REPUBLIKA.CO.ID, ISLAMABAD – Perdana Menteri (PM) Pakistan Shehbaz Sharif menawarkan jalan perundingan dengan India untuk membahas berbagai hal yang menjadi isu panas kedua negara, termasuk Kashmir. Ia juga meminta Uni Emirat Arab (UEA) berperan menjadi penengah dalam penyelesaian perbedaan antara kedua negara yang bertetangga tersebut.

“Saya akan berjanji bahwa kami akan berbicara dengan India dengan tulus, tetapi perlu dua belah pihak untuk mencapainya,” ujar Sharif ketika berkunjung ke UEA pekan lalu, dikutip laman Aljazirah, Rabu (18/1/2023).

Sharif mengajak PM India Narendra Modi untuk duduk bersama merundingkan berbagai hal dengan serius, termasuk tentang Kashmir. “Pesan saya kepada kepemimpinan India dan Perdana Menteri Narendra Modi adalah mari kita duduk di meja dan melakukan pembicaraan serius dan tulus untuk menyelesaikan masalah kita yang membara seperti Kashmir,” kata Sharif.

Wilayah Himalaya Kashmir telah menjadi pemantik konflik antara kedua negara sejak memperoleh kemerdekaan dari pemerintah Inggris pada 1947. Sejak itu, dua negara tetangga bersenjata nuklir sudah berperang sebanyak tiga kali. Dua perang diantaranya memperebutkan Kashmir. Alhasil keduanya mengeklaim Kashmir secara keseluruhan, tapi mengontrol bagian-bagiannya.

“Kita tetangga. Mari kita menjadi sangat blak-blakan. Sekalipun kita bukan tetangga karena pilihan, kita ada di sana selamanya, dan terserah kita untuk hidup damai. Kami telah mempelajari pelajaran kami. Kami telah mengalami tiga perang dengan India dan konsekuensi dari perang itu hanya membawa lebih banyak kesengsaraan, pengangguran, dan kemiskinan,” kata Sharif dalam wawancara dengan Al Arabiya itu.
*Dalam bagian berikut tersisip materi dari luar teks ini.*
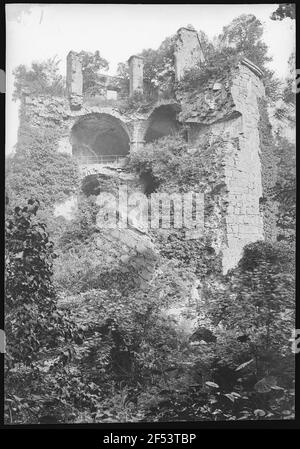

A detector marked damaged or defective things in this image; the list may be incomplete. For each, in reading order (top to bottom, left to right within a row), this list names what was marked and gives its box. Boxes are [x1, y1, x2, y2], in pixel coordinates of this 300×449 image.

damaged archway [72, 112, 131, 163]
damaged archway [145, 104, 182, 143]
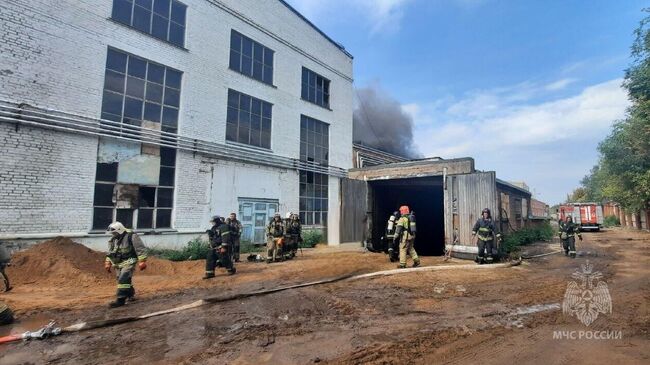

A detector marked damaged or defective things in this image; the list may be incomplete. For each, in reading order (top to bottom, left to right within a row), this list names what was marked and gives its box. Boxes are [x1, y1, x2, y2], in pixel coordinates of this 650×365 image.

rusty metal wall [336, 176, 368, 242]
rusty metal wall [446, 171, 496, 245]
Empat tahun lalu, pemerintah nasionalis Hindu India yang dipimpin oleh PM Modi, mencabut Pasal 370 konstitusi India, yang memberikan otonomi parsial kepada Kashmir yang dikelola India. Keputusan tersebut mengakibatkan gelombang sentimen anti-India di wilayah tersebut dan menyebabkan gelombang protes oleh sebagian besar penduduk, diikuti oleh tindakan keras pemerintah.

India menuduh Pakistan terus memberikan dukungan kepada pemberontak bersenjata di lembah itu. Namun Pakistan membantahnya. Pihaknya mengatakan hanya memberikan dukungan diplomatik untuk perjuangan Kashmir untuk hak penentuan nasib sendiri.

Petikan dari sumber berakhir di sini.